Увидев, как я совершаю негуманный поступок, отец прервал общение со мной почти на месяц. Он – горожанин, может употреблять только уже разделанных, приготовленных крылатых. Люди в обыденности своей, не обратив внимания, отведают Ангела, зажаренного в ананасовом соке, Феникса запеченного в фольге. Как когда-то толпа даже не обратила внимания на Художника, отжатого нищетой и вымоченного в горьком дурмане.
У жреца-дилетанта не приняли подношение.
Наверное, папа был бы хорошим Богом. Он сразу реагировал бы на всевозможные зверства и несправедливость. Но я, так получилось, не дитя неба и даже не сын римского императора. А то бы быстро объявил его… всевышним. Или отравил. Не знаю, как там у них было принято. Кажется, что однажды кто-то забыл объявить, что этот изощренный сатурналий окончен и завтра будет обыкновенный день. И все снова начнет до бесконечности меняться друг с другом в иных качествах: мысли, эпохи, поколения, правители. Придет время, и вместо отца будет сидеть сын или должная жертва вместо справедливого палача, а на месте нищей страны расцветет работящая Грузия. Только художник как творец, не меняясь ни с кем в этом безудержном празднестве, может сидеть каждый день по обе стороны стола.

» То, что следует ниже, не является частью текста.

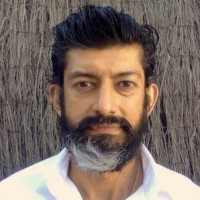 Viresh Prashar profile photo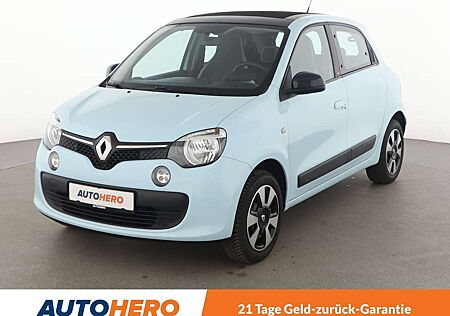 Renault Twingo 1.0 SCe Limited*LIMITER*KLIMA*GARANTIE*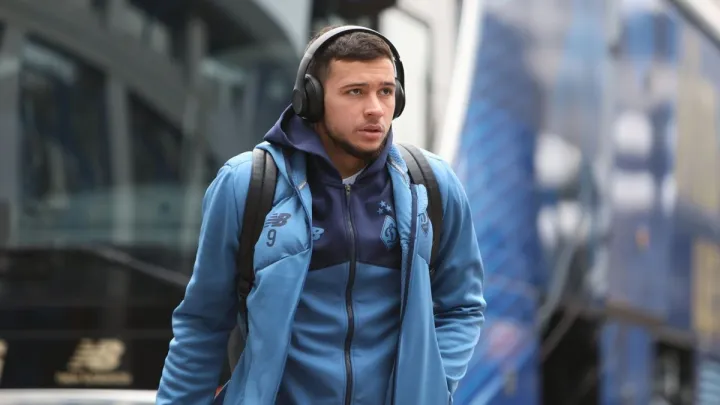 «Не хочеш прокидатися рано, але треба»: півзахисник Динамо Волошин висловився про мотивацію і рівень своєї гри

И часто пьяный неразбавленным вином.
Тихая обида за седого мастера накрывает своим влажным плащом траву и камни.
Но я вижу, что время – бессмысленный мясник, разрубивший острыми стрелками часов его судьбу и сердце на множество частей, навсегда забрызгало скупые клеенки наших душ красками радости, боли, мудрости и первозданности.
Великий Нико превратился в просителя Грузии перед Отцом небесным. Он ненавязчиво и негромко подскажет ему – в какие цвета выкрасить следующие, более счастливые миры.
Шарманщик продолжал играть, кружа над не прощенными людьми искрящиеся светила. Пирующие на картинах гордого Нико грустно и тревожно смотрели на нас и на эту землю. Они немного завидуют нам, но не хотят поменяться местами.
Синий сочный эфир заливает виноградную беседку и всю вселенную.